Since he was sworn in last spring, the prime minister has stood in the way of U.S. efforts to contain the escalating sectarian violence in the capital city. American commanders have always believed (rightly so) that the major antagonist in the Shia versus Sunni violence is the radical cleric Muqtada al-Sadr and his Mahdi Army. American efforts to isolate and subsequently neutralize the group’s stronghold in Sadr City - the sprawling slum that is home to 2.5 million Shia - have been resisted or outright vetoed by al-Maliki. Al-Maliki and al-Sadr have a close relationship based on their devout Shia faith and a political alliance in the fragile coalition that rules Iraq.
If we take the President and the prime minister at their collective word, al-Maliki has finally made a commitment to act against the sectarian militias. You can use the term “sectarian militia,” but we all know that we really mean the Mahdi Army. There was likely a back-channel communication between President Bush and the Iraqi prime minister that if al-Maliki is not willing to address Muqtada al-Sadr’s death squads who have been murdering dozens of Sunnis every day, American commitment would virtually end.
Al-Maliki is now on record that he will confront the Mahdi Army.
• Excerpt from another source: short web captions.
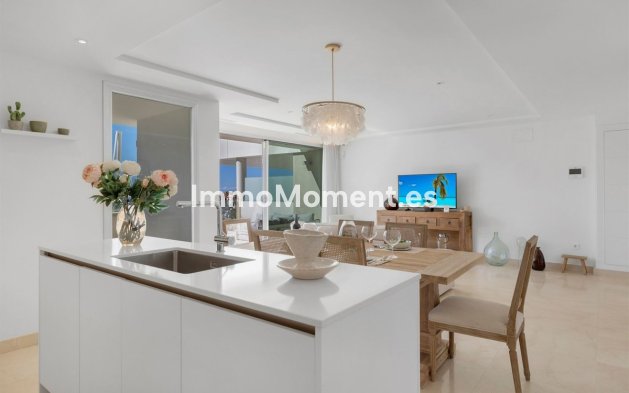 Revente - Appartement - Marbella - Nueva Andalucía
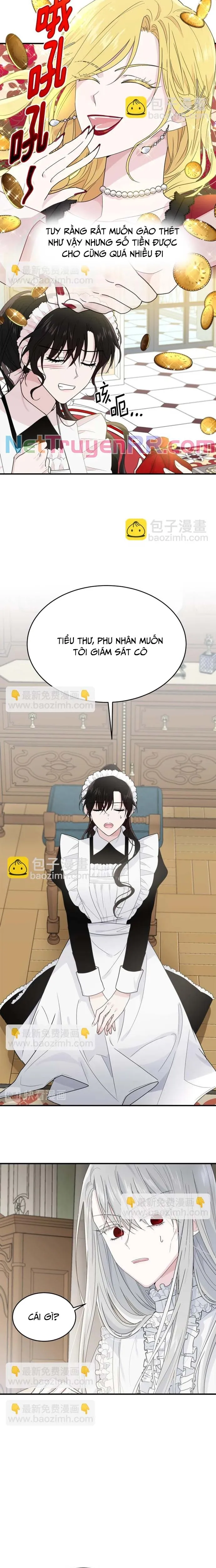 Tiểu thư mà tôi phục vụ biến thành thiếu gia rồi: Chapter 5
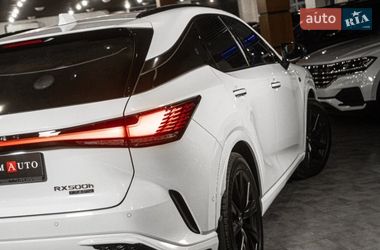 Внедорожник / Кроссовер Lexus RX 2023 в Одессе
This is probably his last chance, but he faces an uphill challenge. The Sunnis in Iraq, ever distrustful of the prime minister’s alleged close ties to Iran, refer to al-Maliki as al-irani (“the Iranian”) and his office as “the Persian carpet.” As I have said before, al-Maliki must start acting like the prime minister of the government of Iraq, not the government of the Shia.
Al-Maliki’s Baghdad security plan calls for 18 Iraqi army and police brigades to deploy to the capital. Add to that the five American brigades and you begin to approach the doctrinal numbers required (1:50) to control an area. The Americans will embed a brigade with each Iraqi division, and there will be no restrictions where they can operate.
The solution is not a question of numbers; it is a question of attitude. There is an Arabic saying, hibr ‘ala waraq (“ink on paper,” similar to our “talk is cheap”). Let’s see if the Iraqi prime minister’s words are more than merely ink on paper. If so, the President has changed course in Iraq. If not, it’s more of the same - more of the same and time to reassess our mission in Iraq.